→ **Aim of the task**
Only the lines from the line containing "From the provided" to the end of the entries should be repeated, exactly as they appear.

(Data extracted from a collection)
--- begin ---
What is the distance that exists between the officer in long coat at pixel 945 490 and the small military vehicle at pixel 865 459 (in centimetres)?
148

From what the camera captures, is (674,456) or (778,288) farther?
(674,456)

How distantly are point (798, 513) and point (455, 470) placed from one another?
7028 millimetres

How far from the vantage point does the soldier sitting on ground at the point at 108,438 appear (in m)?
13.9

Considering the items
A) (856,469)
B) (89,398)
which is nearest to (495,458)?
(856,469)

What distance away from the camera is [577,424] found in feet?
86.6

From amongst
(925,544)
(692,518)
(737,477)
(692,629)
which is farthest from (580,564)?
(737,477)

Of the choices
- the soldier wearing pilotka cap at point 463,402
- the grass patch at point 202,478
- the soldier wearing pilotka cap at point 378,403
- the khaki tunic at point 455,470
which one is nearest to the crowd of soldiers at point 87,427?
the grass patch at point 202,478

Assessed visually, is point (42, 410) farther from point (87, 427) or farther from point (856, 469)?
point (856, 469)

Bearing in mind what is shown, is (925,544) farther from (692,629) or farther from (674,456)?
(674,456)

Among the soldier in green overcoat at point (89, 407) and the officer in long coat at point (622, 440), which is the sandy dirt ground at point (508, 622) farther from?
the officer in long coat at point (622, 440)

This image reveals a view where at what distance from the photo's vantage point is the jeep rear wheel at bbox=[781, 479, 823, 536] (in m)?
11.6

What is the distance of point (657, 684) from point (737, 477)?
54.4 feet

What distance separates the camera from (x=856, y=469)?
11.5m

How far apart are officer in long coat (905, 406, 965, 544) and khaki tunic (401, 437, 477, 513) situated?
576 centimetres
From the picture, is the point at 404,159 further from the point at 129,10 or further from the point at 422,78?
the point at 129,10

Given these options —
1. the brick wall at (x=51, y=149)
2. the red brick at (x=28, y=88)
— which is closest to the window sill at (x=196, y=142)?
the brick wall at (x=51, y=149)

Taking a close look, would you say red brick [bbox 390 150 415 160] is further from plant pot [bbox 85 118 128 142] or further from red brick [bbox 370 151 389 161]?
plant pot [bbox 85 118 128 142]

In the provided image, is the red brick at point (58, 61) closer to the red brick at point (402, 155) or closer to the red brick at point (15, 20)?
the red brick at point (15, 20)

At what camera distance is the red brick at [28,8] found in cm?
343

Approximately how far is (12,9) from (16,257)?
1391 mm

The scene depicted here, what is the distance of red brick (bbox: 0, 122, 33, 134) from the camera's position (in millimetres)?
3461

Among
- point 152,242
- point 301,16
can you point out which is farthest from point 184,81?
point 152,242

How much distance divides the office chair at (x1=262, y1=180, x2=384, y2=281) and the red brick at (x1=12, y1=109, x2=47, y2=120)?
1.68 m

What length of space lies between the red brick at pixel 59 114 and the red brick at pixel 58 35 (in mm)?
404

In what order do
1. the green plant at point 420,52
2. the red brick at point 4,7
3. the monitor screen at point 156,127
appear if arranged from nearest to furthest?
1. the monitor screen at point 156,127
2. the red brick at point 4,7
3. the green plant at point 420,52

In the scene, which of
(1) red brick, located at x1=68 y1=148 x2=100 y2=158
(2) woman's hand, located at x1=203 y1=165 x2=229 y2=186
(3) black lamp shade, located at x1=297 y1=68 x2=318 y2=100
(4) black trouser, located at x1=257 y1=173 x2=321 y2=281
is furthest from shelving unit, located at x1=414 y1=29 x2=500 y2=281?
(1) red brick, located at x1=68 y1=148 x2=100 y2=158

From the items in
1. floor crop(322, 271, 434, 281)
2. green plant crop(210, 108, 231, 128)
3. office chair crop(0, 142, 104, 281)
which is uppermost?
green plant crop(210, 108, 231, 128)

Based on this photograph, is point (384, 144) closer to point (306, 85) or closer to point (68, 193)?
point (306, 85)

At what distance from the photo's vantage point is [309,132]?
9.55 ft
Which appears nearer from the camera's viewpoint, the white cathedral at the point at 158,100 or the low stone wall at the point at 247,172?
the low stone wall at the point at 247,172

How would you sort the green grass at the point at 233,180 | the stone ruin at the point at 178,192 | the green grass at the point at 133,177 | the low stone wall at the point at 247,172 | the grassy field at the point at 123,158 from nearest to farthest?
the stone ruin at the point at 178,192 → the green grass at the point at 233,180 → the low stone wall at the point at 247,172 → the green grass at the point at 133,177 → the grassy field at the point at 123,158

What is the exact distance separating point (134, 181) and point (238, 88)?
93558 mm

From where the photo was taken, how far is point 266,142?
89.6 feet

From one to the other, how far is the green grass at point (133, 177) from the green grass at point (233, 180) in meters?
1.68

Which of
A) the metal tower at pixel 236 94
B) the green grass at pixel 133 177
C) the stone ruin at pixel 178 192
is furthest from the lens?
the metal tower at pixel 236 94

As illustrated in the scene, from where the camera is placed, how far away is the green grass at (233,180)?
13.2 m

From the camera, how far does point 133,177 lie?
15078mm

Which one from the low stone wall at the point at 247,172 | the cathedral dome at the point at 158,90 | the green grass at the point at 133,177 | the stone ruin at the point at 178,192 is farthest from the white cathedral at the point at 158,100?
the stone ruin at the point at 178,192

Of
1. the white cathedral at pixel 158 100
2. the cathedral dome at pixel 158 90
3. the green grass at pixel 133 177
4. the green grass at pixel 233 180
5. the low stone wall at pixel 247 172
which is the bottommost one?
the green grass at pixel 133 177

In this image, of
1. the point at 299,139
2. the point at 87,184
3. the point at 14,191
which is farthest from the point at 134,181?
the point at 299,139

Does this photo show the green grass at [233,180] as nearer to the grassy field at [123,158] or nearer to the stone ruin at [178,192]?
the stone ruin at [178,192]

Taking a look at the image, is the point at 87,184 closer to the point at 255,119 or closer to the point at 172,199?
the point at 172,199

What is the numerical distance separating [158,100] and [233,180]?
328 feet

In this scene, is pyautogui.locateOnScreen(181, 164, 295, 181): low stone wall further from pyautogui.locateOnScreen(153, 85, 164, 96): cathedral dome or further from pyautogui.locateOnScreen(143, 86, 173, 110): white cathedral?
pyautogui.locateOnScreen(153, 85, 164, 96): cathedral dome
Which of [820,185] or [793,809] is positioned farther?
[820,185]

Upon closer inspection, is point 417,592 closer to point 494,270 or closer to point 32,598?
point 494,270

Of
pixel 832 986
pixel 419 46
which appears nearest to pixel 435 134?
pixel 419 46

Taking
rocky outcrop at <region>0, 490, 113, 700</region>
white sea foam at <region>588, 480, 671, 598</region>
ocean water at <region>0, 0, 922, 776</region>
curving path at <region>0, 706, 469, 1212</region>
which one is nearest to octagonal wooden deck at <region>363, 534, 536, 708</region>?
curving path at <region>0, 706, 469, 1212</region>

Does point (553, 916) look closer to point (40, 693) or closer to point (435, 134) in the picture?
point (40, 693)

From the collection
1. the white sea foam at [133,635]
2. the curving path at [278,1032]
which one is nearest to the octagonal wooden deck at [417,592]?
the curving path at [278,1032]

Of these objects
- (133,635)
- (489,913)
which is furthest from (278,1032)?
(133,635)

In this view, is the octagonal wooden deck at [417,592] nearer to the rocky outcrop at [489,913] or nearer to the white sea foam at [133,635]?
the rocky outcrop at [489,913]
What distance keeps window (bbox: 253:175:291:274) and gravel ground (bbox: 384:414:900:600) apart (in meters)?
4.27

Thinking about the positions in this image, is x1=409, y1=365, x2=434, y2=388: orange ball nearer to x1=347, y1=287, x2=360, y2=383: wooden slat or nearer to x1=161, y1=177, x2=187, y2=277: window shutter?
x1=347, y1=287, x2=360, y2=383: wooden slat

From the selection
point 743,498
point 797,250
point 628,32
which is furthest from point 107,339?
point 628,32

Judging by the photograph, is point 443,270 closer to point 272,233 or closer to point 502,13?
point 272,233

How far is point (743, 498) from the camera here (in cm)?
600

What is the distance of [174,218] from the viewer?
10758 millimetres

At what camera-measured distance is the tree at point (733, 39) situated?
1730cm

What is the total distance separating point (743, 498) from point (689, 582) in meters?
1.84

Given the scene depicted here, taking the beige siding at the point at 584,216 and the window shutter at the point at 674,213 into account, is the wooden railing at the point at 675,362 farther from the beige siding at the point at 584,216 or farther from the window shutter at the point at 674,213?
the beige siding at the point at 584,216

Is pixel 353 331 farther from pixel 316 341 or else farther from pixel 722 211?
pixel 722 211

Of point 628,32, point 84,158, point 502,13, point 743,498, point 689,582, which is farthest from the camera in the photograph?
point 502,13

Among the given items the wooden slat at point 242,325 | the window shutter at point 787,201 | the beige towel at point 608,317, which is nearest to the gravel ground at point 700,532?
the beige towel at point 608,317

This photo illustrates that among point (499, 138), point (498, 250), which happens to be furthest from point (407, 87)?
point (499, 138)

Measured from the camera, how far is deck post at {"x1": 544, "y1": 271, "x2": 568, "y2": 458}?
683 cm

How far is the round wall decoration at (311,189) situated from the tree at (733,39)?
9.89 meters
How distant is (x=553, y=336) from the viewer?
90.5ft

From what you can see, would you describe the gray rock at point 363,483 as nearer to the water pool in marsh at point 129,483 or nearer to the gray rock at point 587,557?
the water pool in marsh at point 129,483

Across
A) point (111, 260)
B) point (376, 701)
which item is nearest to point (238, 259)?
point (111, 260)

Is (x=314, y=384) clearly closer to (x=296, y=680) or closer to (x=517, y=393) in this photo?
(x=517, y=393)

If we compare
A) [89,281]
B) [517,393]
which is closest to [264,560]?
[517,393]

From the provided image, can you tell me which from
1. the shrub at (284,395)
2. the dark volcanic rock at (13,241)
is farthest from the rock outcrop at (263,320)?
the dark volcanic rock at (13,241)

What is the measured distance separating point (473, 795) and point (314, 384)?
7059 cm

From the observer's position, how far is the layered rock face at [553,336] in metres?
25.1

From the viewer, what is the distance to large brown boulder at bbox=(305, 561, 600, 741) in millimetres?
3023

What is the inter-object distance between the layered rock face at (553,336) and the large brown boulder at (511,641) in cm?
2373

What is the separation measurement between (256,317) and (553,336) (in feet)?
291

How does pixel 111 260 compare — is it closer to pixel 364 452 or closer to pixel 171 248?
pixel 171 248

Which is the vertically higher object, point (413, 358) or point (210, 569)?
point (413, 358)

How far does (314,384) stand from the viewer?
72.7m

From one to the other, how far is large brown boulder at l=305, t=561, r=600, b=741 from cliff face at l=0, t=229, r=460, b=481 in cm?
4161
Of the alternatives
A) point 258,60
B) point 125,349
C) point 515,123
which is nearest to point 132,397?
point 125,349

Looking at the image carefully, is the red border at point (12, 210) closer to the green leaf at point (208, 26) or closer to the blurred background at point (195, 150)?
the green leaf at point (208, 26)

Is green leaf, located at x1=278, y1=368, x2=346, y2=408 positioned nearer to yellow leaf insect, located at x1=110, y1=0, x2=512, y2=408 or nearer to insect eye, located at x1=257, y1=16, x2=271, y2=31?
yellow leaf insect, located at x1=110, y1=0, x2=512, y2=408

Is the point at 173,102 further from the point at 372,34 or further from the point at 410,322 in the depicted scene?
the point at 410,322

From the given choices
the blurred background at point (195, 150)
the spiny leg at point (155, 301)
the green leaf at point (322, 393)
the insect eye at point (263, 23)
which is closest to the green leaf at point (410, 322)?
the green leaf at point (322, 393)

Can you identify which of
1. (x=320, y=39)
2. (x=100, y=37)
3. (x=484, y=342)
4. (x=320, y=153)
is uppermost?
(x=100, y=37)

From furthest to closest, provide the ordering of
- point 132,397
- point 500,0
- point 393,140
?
--- end ---
→ **Written answer**
From the provided image, can you tell me which from
1. the shrub at (284,395)
2. the dark volcanic rock at (13,241)
is farthest from the rock outcrop at (263,320)?
the dark volcanic rock at (13,241)

What is the measured distance separating point (473, 795) and point (314, 384)?
7059 cm

From the observer's position, how far is the layered rock face at [553,336] in metres?
25.1

From the viewer, what is the distance to large brown boulder at bbox=(305, 561, 600, 741) in millimetres?
3023

What is the inter-object distance between the layered rock face at (553,336) and the large brown boulder at (511,641) in cm?
2373

What is the separation measurement between (256,317) and (553,336) (in feet)?
291

How does pixel 111 260 compare — is it closer to pixel 364 452 or closer to pixel 171 248?
pixel 171 248

Which is the vertically higher object, point (413, 358) or point (210, 569)?
point (413, 358)

How far does (314,384) stand from the viewer?
72.7m

From one to the other, how far is large brown boulder at l=305, t=561, r=600, b=741 from cliff face at l=0, t=229, r=460, b=481 in cm?
4161
Of the alternatives
A) point 258,60
B) point 125,349
C) point 515,123
which is nearest to point 132,397?
point 125,349

Looking at the image carefully, is the red border at point (12, 210) closer to the green leaf at point (208, 26) or closer to the blurred background at point (195, 150)?
the green leaf at point (208, 26)

Is green leaf, located at x1=278, y1=368, x2=346, y2=408 positioned nearer to yellow leaf insect, located at x1=110, y1=0, x2=512, y2=408 or nearer to insect eye, located at x1=257, y1=16, x2=271, y2=31?
yellow leaf insect, located at x1=110, y1=0, x2=512, y2=408

Is the point at 173,102 further from the point at 372,34 or further from the point at 410,322 in the depicted scene?
the point at 410,322

From the given choices
the blurred background at point (195, 150)
the spiny leg at point (155, 301)
the green leaf at point (322, 393)
the insect eye at point (263, 23)
which is closest to the green leaf at point (410, 322)?
the green leaf at point (322, 393)

Can you identify which of
1. (x=320, y=39)
2. (x=100, y=37)
3. (x=484, y=342)
4. (x=320, y=153)
is uppermost?
(x=100, y=37)

From furthest to closest, provide the ordering of
- point 132,397
- point 500,0
- point 393,140
?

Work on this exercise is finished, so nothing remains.